We have revised the paragraph to align with the objectives more clearly: “This study provided insights into the context, processes and actors that play key roles for ACF policy development, and implementation and scale-up in high TB burden countries, based on a mixed-methods survey with NTP managers and a document review of NSPs. NTP managers considered the national governments the most powerful stakeholder for ACF policy development, while sub-national actors were perceived most powerful for ACF policy implementation. The only ‘top’ stakeholder named for both ACF policy development and implementation were managers in districts and regions. Different types of evidence were used for developing and implementing ACF policies, while there was a particular demand for local evidence to inform local decisions. Many potential benefits of ACF were highlighted and the need for scale-up was unanimously agreed upon. The NSPs reflected the NTP managers’ support of ACF, but not all included explicit aims, targets and target groups related to ACF. The NTP managers acknowledged the risk that ACF may cause increased health system costs in the short-term, but also recognized the possibility of decreasing costs in the long-term. About 90% of the NTP managers declared that financial and human resources were currently lacking, while they also mentioned strategies to overcome resource constraints.” (p. 22, lines 480-494)

REVIEWER 1 COMMENT

24. Some of the limitations related to qualitative exploration with structured questionnaire and use of English language for interview could be mentioned.

AUTHOR RESPONSE

We have elaborated on these limitations as suggested: “Despite the geographic diversity, we were able to conduct some interviews in person. Those interviews were generally longer, and the quality of the responses may be even higher compared to those interviews conducted via phone/Skype. However, the validation process (i.e. sharing the filled-in surveys with the participants) helped us to ensure the quality and depth of the data from all interviews. The survey was conducted in English which was not the native language for many of the participants. This may have led to poorer quality responses. However, English is the working language for most NTP managers.” (p. 29-30, lines 663-670)

REVIEWER 2 COMMENT

25. Future studies using similar types of survey method focusing on lower-level officials and local programmatic officers who work much more closely at the field, district, and facility-level may provide important programmatic hurdles in implementing ACF interventions. For example, resource needs, infrastructural challenges faced in different operational settings within a country may vary significantly and these can directly influence how ACF interventions are designed and optimized for their operations, costs, and cost-effectiveness. This reviewer would appreciate it if the authors dedicate a section in the discussion section on this matter (expand a bit in their “Future research” section).

AUTHOR RESPONSE

We have expanded on the Future research section as suggested, referring broadly to “sub-national stakeholders”, who we agree would be very important to include: “Similar types of surveys and mixed-methods studies targeting sub-national stakeholders may provide relevant local evidence for ACF policy development, implementation and scale-up, complementing the findings of this study.” (p. 29, lines 649-652)

REVIEWER 2 COMMENT

26. The authors were able to get responses from 23 NTP mangers in this study. Were there certain patterns of responses that may be associated with the policy/health systems/economic indicators of the country of each respondent (see if these have any correlation to the macro-level policy/public health/economic indicator of each country)? The reviewer understands that the study is not powered to investigate such correlations statistically but would be very useful to report on these patterns of responses (e.g. regions, TB burden, NTP budget levels reported to the WHO etc.). For example, NTP mangers in countries where the NTP budget may be highly constrained (and have higher dependency on foreign funding) may have completely different perspective (and therefore, different response to the survey questions) than those with better financial situation.

AUTHOR RESPONSE

We have expanded our analysis to investigate such patterns as suggested. Taking indicators from the World Bank and the World Health Organizations, we tried to give more nuance to the results. First: “We added additional indicators to investigate any patterns in the responses: 1) country income level and 2) region [21], and 3) proportion of NTP budget consisting of domestic funding, 4) international funding and 5) being unfunded [6].” (p. 12, lines 232-234)

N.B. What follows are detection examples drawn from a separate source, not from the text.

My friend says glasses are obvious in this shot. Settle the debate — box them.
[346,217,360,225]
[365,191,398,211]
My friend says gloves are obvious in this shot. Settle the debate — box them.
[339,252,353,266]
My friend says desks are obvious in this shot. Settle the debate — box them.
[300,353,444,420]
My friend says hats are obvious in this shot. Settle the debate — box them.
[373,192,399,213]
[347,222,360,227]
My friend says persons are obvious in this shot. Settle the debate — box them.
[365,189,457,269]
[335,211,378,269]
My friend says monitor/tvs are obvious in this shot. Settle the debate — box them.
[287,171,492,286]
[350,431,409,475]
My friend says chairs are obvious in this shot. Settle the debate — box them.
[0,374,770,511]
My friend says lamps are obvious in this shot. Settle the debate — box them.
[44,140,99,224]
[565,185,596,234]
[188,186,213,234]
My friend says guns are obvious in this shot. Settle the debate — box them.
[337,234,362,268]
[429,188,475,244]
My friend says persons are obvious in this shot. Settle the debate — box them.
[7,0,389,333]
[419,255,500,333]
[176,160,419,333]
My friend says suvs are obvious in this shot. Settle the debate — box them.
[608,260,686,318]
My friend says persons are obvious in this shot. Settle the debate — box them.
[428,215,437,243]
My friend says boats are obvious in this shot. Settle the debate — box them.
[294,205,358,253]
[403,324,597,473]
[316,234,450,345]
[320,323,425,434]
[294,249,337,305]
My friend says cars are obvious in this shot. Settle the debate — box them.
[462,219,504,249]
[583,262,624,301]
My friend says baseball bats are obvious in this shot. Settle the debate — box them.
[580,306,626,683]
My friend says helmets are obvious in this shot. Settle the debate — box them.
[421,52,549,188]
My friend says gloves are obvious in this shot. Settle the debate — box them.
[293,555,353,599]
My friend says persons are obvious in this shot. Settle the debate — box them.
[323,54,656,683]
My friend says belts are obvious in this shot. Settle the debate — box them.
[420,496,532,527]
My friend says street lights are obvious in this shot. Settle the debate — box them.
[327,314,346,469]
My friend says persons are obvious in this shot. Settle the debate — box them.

We were not able to find any patterns, but have highlighted those new indicators where appropriate in the Results and Discussion sections, e.g. “One NTP manager (4%) from a lower middle-income country disagreed that ACF leads to improved treatment outcomes, while another NTP manager (4%) from a low-income country disagreed that ACF leads to reduced future health system cost, and positive social and economic consequences for a TB patient.” (p. 14-15, lines 295-297).

“Four of the five upper middle-income countries (80%) included in this study were among those who neither agreed nor disagreed.” (p. 15, lines 315-316)

“…both estimates included NTP managers from low-, lower middle- and upper middle-income countries.” (p. 15, lines 319-320)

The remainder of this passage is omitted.